The total number of numbers, lying between 100 and 1000 that can be formed with the digits 1, 2, 3, 4, and 5 is 54.
To determine the total number of numbers, lying between 100 and 1000 that can be formed with the digits 1, 2, 3, 4, and 5, if the repetition of digits is not allowed and numbers are divisible by either 3 or 5, we can break down the problem into two cases: numbers divisible by 3 and numbers divisible by 5.

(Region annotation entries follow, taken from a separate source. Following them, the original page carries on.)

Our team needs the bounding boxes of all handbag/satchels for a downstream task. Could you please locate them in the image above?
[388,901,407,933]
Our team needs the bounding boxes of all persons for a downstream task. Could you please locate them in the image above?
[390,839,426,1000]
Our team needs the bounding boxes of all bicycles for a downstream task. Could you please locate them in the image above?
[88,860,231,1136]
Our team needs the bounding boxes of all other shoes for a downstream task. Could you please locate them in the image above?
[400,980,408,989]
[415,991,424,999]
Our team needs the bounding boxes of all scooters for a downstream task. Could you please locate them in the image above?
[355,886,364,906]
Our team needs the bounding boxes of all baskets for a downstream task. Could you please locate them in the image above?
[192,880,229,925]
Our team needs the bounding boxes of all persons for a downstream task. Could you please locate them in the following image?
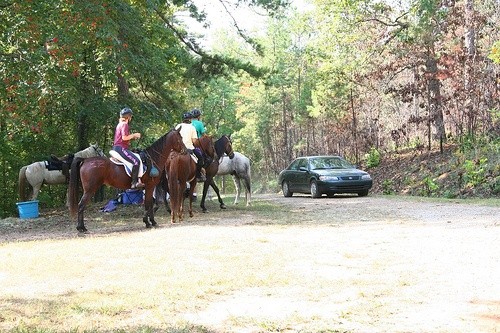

Case 1: Numbers divisible by 3
For a number to be divisible by 3, the sum of its digits must be divisible by 3. In this case, we have five digits to choose from: 1, 2, 3, 4, and 5. Using these digits, we can form three-digit numbers that are divisible by 3 in the following ways:
Choose three different digits from the five available options: 5C3 = 10 ways
Choose two of the same digit and one different digit: 5C2 * 4 = 40 ways
Therefore, the total number of three-digit numbers divisible by 3 that can be formed with the digits 1, 2, 3, 4, and 5, without repetition, is 10 + 40 = 50.
Case 2: Numbers divisible by 5
For a number to be divisible by 5, the last digit must be either 0 or 5. Since we are not allowed to repeat digits, we have only one option for the last digit: 5. This means that the first two digits can be chosen from the remaining four digits: 4C2 = 6 ways.
Therefore, the total number of three-digit numbers divisible by 5 that can be formed with the digits 1, 2, 3, 4, and 5, without repetition, is 6.
Total Number of Numbers
To find the total number of numbers that satisfy both conditions (divisible by 3 or 5), we need to subtract the numbers that are divisible by both 3 and 5. There are two such numbers: 150 and 300.
Therefore, the total number of numbers, lying between 100 and 1000 that can be formed with the digits 1, 2, 3, 4, and 5, if the repetition of digits is not allowed and numbers are divisible by either 3 or 5, is 50 + 6 - 2 = 54.